There has been no claim of responsibility.

Justice minister Bekir Bozdag told A Haber television that a woman had been sitting on a bench for more than 40 minutes, “then she got up”, leaving a bag.

“One or two minutes later, an explosion occurred,” he said.

On Monday, all the benches had been removed from Istiklal Avenue, where residents laid red carnations at the scene of the blast, some wiping away tears and others speaking of their fear of further attacks in the run-up to elections next June.

Istiklal Avenue was previously targeted during a campaign of nationwide bombings in 2015–16 that were blamed mostly on Daesh and outlawed Kurdish militants, killing nearly 500 people and wounding more than 2,000.

On Sunday, Turkish President Recep Tayyip Erdogan denounced the “vile attack” that had the “smell of terror” shortly before leaving for the G20 summit on the Indonesian resort island of Bali.

Regularly targeted by Turkish military operations, the PKK has also been at the heart of a tussle between Sweden and Turkey, which has blocked Stockholm’s bid to join NATO since May, accusing it of leniency towards the group.

International condemnation flooded in from across the world, including from the US, but on Monday, Turkey said it rejected US condolences over the attack.

Erdogan’s government has often accused Washington of supplying weapons to Kurdish fighters in northern Syria who Ankara labels as terror group linked to the PKK.

“We do not accept the US embassy’s message of condolences.
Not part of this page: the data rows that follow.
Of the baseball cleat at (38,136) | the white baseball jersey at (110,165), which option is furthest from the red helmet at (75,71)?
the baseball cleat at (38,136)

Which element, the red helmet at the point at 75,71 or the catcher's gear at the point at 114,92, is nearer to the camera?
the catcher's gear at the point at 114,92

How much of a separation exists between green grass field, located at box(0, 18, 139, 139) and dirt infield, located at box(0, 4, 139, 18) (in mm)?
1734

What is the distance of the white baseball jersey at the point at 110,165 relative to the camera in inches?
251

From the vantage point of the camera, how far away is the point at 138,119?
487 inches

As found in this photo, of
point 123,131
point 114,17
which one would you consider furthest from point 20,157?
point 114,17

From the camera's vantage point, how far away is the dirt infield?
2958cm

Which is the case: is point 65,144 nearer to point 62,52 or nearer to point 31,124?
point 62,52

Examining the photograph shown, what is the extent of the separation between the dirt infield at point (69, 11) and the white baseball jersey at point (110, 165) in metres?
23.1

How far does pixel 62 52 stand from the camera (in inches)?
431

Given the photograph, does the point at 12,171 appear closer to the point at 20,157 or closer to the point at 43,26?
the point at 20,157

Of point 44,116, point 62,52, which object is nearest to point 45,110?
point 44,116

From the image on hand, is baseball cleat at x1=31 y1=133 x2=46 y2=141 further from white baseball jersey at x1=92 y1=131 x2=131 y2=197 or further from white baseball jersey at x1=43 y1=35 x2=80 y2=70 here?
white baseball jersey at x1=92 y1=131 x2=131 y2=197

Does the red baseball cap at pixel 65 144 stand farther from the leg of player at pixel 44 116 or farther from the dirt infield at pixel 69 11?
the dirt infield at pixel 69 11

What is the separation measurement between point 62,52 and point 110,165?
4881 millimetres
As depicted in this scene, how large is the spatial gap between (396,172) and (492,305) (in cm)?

We reject it,” Soylu said.

“We stand shoulder-to-shoulder with our NATO ally Turkey in countering terrorism,” said White House Press Secretary Karine Jean-Pierre. The US embassy tweeted it was “deeply saddened by the explosion”.

President Vladimir Putin on Monday added his own condolences in a message to Erdogan.

“We reaffirm our readiness for the closest interaction with our Turkish partners in the fight against all forms and manifestations of terrorism,” Putin said.